Patients with the branch duct variant of IPMN generally can be safely observed if:
- The cyst is asymptomatic
- The cyst is less than 3 cm
- The cyst has no solid component or mural nodule
Acute pancreatitis is a clinical syndrome characterized by abdominal and back pain that may be associated with nausea, vomiting, and fever. Blood tests will reveal increased levels of pancreatic enzymes, and imaging studies (CT or MRI) will show inflammation in the pancreas and there may be fluid around the pancreas. These peripancreatic fluid collections may eventually become a pseudocyst. Pancreatic pseudocysts are pockets of fluid that are lined with either inflammatory or scar tissue. The vast majority of acute pancreatitis in the United States is caused by gallstones or alcohol. However, there are other less common causes such as medications (eg. thiazide diuretics), very elevated serum triglycerides, and rare genetic mutations.
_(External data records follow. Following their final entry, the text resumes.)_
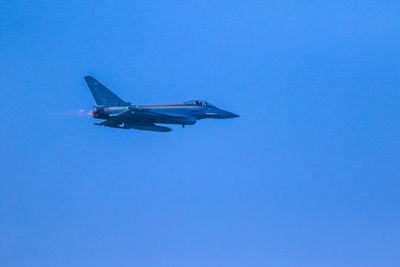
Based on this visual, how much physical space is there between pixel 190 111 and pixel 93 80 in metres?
10.4

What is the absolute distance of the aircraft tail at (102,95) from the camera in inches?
2211

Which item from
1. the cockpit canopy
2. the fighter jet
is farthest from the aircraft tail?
the cockpit canopy

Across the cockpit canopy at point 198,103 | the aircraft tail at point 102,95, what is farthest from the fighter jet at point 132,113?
the cockpit canopy at point 198,103

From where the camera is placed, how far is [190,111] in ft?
194

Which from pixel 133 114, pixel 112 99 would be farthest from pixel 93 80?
pixel 133 114

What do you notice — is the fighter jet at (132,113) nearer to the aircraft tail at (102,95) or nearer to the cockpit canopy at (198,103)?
the aircraft tail at (102,95)

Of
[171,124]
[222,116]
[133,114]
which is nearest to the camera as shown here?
[133,114]

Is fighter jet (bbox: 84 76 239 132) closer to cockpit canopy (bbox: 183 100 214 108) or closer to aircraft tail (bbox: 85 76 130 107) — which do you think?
aircraft tail (bbox: 85 76 130 107)

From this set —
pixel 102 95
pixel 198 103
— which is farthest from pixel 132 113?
pixel 198 103

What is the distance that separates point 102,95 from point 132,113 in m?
5.07

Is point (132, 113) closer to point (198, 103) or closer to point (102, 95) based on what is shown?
point (102, 95)

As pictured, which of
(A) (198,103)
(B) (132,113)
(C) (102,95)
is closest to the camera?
(B) (132,113)

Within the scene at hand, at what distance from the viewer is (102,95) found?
56.6 m

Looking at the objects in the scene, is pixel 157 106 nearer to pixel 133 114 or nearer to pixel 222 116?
pixel 133 114
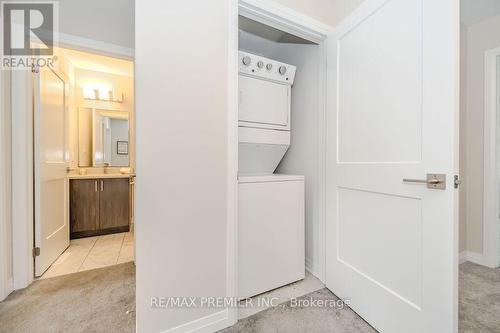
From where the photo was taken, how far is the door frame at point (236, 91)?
1.29 metres

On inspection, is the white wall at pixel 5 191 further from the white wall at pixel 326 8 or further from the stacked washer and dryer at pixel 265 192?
the white wall at pixel 326 8

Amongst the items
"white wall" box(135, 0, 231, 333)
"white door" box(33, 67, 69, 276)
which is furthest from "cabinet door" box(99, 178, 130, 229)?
"white wall" box(135, 0, 231, 333)

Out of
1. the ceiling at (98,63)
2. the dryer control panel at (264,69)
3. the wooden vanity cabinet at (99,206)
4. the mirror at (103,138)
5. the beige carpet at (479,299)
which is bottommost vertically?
the beige carpet at (479,299)

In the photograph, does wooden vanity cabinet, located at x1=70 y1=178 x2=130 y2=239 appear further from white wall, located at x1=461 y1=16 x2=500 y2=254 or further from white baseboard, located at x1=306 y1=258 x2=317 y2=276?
white wall, located at x1=461 y1=16 x2=500 y2=254

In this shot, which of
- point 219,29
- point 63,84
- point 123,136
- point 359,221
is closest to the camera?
point 219,29

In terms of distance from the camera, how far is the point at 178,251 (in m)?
1.16

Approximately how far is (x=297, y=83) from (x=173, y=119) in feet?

Many pseudocysts will heal without treatment. Large and symptomatic pseudocysts however, may need to be drained. Internal drainage is the preferred method. In this procedure, once the pseuodcyst has matured (6 weeks following the onset of acute pancreatitis), it can be connected to the stomach or to a loop of bowel. This connection often can be achieved endoscopically (endoscopic cystgastrostomy or endoscopic cystenterostomy). When this is not feasible, the procedure can be performed surgically. External drainage is avoided if possible because it creates a connection between the pancreas and the skin that takes many months to heal. External drainage is reserved for patients that are too sick to undergo endoscopic or surgical drainage, often from an infection or worsening pancreatitis.